| Provided data |
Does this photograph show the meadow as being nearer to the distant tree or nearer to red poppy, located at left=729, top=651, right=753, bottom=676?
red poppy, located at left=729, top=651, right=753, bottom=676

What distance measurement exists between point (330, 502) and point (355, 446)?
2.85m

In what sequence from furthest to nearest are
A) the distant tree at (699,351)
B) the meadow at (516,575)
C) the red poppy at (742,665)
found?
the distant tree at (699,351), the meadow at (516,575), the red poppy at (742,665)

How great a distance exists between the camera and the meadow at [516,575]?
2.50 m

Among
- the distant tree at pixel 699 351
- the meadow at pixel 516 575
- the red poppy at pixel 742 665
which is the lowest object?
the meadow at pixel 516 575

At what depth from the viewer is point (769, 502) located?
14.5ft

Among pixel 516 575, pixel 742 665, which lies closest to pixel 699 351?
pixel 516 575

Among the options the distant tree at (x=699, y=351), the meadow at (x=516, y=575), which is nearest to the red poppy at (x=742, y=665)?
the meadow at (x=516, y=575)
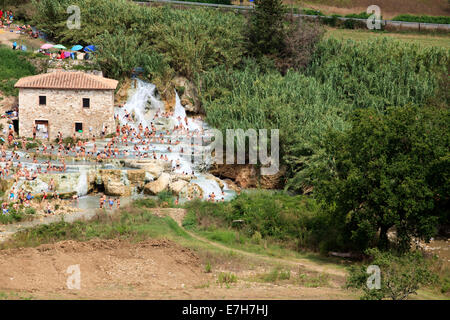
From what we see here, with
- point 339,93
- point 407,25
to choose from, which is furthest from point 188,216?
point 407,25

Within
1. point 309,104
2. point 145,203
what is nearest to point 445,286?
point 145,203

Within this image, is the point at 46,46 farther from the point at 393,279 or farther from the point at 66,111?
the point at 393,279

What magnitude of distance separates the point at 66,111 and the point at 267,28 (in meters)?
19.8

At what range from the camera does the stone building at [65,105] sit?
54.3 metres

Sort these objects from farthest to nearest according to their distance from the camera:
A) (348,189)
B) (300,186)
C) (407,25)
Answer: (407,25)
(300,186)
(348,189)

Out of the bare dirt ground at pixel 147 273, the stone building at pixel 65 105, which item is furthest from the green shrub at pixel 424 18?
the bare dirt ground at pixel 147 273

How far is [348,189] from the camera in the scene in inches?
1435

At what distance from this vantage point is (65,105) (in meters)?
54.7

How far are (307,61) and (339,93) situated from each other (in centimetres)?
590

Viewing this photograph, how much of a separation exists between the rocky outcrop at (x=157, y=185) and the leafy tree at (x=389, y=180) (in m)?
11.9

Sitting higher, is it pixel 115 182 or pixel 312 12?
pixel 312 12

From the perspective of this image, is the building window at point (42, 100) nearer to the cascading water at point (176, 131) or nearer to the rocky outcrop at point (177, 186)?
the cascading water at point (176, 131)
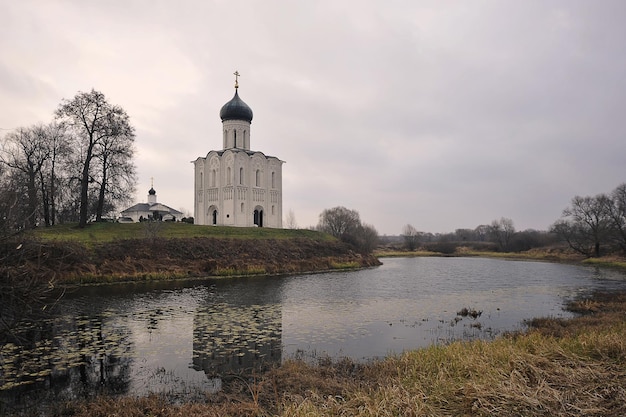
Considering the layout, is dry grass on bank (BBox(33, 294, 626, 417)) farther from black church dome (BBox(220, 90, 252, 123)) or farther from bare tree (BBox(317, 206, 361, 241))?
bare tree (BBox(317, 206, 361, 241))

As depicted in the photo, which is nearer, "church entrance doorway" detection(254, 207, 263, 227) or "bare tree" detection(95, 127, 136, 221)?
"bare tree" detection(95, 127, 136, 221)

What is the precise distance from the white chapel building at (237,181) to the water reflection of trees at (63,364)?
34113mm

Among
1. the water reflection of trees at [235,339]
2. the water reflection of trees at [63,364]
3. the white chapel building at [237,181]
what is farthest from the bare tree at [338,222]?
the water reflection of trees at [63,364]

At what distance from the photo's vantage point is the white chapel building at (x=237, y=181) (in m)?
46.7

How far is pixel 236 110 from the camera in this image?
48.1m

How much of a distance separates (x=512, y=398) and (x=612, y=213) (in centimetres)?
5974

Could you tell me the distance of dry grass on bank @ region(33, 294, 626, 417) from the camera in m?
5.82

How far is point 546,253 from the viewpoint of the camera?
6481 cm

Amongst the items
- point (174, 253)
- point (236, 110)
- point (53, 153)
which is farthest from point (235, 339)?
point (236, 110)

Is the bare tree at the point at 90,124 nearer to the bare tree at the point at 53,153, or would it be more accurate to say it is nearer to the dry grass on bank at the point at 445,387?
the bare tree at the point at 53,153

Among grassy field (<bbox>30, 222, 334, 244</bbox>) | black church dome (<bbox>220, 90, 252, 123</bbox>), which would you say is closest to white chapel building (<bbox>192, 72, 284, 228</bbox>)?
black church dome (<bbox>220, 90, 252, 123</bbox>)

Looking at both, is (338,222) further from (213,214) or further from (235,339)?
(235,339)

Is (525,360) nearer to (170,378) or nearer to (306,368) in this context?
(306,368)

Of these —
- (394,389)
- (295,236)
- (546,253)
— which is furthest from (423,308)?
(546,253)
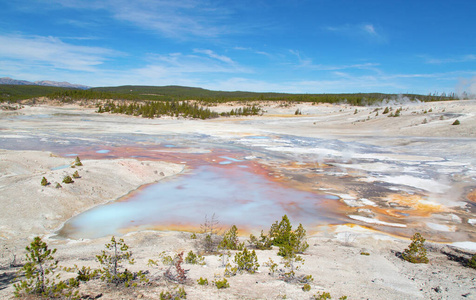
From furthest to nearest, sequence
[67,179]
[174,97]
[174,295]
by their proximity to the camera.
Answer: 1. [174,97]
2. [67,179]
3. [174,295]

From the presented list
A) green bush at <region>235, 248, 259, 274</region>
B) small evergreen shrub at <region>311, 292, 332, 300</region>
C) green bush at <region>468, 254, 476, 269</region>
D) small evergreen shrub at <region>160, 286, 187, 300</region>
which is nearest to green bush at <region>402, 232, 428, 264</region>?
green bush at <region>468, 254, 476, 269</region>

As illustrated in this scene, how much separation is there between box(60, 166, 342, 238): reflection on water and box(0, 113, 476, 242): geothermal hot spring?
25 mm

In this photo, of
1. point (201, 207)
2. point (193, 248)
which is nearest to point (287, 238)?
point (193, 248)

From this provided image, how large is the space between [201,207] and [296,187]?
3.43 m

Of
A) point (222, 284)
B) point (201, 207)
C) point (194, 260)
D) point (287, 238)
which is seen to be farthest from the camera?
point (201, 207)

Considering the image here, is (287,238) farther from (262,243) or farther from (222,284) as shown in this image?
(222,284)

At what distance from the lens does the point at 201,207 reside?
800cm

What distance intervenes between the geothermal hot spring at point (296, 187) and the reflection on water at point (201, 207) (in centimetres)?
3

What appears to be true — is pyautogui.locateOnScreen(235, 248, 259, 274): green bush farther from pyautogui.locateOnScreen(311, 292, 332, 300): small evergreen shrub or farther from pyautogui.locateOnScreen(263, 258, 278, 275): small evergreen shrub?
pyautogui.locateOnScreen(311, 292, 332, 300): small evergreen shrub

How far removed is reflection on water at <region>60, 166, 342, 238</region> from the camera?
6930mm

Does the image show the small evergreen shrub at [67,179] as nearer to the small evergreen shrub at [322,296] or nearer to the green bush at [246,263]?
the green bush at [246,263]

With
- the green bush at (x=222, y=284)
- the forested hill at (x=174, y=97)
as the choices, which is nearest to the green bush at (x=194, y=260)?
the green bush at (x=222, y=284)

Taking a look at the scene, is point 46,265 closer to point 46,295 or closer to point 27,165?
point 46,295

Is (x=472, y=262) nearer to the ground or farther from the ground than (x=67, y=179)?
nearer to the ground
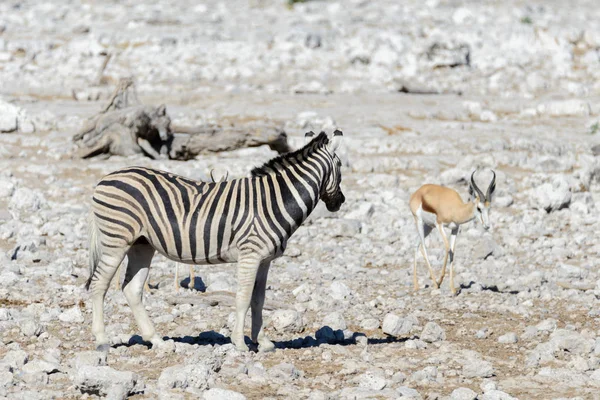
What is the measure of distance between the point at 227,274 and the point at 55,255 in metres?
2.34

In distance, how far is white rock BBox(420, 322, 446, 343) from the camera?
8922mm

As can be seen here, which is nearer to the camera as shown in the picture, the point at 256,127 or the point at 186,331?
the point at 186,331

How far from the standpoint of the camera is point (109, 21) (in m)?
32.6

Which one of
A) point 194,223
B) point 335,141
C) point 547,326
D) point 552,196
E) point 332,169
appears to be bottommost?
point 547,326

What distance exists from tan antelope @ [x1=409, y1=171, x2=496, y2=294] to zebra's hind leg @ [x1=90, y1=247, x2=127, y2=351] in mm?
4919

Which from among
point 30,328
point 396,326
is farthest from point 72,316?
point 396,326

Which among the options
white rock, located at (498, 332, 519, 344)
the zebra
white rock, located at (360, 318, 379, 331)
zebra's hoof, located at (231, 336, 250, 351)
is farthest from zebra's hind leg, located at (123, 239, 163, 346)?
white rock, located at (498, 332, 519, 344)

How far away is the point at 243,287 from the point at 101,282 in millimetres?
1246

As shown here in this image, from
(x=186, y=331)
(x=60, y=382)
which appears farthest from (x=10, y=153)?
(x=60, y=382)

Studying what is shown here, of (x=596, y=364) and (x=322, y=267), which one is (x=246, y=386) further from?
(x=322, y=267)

| The problem |
Include both ends. Return the line holding "What distance exists" and all lines after it in the records above, exactly as written.

| Result of the task |
What distance exists from tan antelope @ [x1=409, y1=171, x2=496, y2=294] to zebra's hind leg @ [x1=90, y1=247, x2=127, y2=351] in mm?
4919

Which from among
point 30,328
point 396,326
is farthest from point 72,316?
point 396,326

Which among the options
white rock, located at (498, 332, 519, 344)
the zebra
white rock, located at (360, 318, 379, 331)
zebra's hoof, located at (231, 336, 250, 351)
is farthest from zebra's hind leg, located at (123, 239, 163, 346)?
white rock, located at (498, 332, 519, 344)

How far away is the point at 243,287 from the point at 101,282 in millimetres?
1246

As shown here in this image, from
(x=186, y=331)
(x=60, y=382)
which appears farthest from (x=10, y=153)?
(x=60, y=382)

Studying what is shown here, of (x=596, y=364) and (x=322, y=267), which one is (x=246, y=386) further from?
(x=322, y=267)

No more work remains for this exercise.